While dark patterns may seem like an insignificant pocket of manipulation, they’re a litmus test for the rest of the marketing and design world. They’re a contained experiment, all of the pieces right there in front of us, clear to anyone who takes a step back. The patterns that go unnoticed have the greatest impact. Take nearly any web-enabled service today, like Uber, which uses location-based data, or Amazon, which stores your credit card information. In many ways, these are the darkest patterns; huge networks that seep into fundamental parts of our daily lives, turning once questionable behaviour into mundane decisions.

“There’s another big question about whether designers push society or whether designers respond to society, and I think it’s a bit of both,” says Nodder. “Persuasive design has always existed. But companies can use it more now because there’s more value in what people receive from the web and from their various applications. So they’re prepared to give up more of their personal information, their privacy, or their money in order to get those things.”

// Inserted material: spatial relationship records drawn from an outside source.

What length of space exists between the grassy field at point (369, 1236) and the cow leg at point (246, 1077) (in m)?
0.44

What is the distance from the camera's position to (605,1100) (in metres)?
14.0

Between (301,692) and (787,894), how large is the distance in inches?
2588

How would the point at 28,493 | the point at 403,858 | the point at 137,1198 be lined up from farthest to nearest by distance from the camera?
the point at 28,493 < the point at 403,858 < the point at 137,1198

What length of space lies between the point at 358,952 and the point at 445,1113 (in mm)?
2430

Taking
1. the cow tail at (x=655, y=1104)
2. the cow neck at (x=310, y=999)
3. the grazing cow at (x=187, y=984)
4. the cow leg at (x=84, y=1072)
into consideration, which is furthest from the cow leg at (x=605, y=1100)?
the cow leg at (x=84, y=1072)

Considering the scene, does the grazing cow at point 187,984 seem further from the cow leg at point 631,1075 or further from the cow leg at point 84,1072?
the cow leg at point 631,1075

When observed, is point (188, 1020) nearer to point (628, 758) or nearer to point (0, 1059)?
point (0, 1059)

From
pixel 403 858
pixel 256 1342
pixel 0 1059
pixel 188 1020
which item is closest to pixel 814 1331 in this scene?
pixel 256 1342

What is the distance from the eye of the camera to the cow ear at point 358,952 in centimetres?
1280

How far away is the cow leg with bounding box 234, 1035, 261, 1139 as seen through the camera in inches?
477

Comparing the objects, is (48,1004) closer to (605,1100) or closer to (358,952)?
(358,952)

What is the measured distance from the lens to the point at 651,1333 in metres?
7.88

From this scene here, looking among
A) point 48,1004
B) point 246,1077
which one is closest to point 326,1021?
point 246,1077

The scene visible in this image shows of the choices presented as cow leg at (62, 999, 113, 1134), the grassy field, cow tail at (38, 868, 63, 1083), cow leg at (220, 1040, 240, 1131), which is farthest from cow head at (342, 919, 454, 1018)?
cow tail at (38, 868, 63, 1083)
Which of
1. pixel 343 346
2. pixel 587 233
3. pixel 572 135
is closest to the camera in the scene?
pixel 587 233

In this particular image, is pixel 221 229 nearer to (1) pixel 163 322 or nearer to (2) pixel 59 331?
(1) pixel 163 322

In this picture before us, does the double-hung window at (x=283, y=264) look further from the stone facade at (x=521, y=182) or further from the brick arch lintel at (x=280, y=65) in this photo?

I ended my conversation with Chris by asking what he thought of Amazon Echo, the device for your home that allows you to buy anything off Amazon with a voice command. Newer models also contain a camera, so that Alexa, the device’s AI, can give you her opinion on your outfit or snap a photo for Instagram. “How many people's insecurities is that absolutely pulling on? It’s amazing. It’s genius. It’s evil genius.”

Dark Patternology
These aptly named design tricks are hiding quietly in every corner of our online experience. Here are some of the most common traps of the trade.


Privacy Zuckering
You are tricked into publicly sharing more information about yourself than you really intended to. Named after Facebook CEO Mark Zuckerberg.

Friend Spam
The product asks for your email or social media permissions under the pretence they will be used for a desirable outcome (e.g. finding friends) but then spams all your contacts in a message that claims to be from you.

Forced Continuity
When your free trial with a service comes to an end and your credit card silently starts getting charged without any warning. In some cases, this is made even worse by making it difficult to cancel the membership.

Roach Motel
The design makes it very easy for you to get into a certain situation but then makes it hard for you to get out of it (e.g. a subscription).

Price Comparison Prevention
The retailer makes it hard for you to compare the price of an item with another item, so you cannot make an informed decision.

Misdirection
The design purposefully focuses your attention on one thing in order to distract your attention from another.

Disguised Ads
Adverts that are disguised as other kinds of content or navigation in order to get yo to click on them.

HiddenCosts
You get to the last step of the checkout process only to discover some unexpected charges have appeared (e.g. delivery charges, tax, etc.)

Sneak into Basket
Somewhere in the purchasing journey the site sneaks an additional item into your basket, potentially through the use of an opt-out radio button or checkbox on a prior page.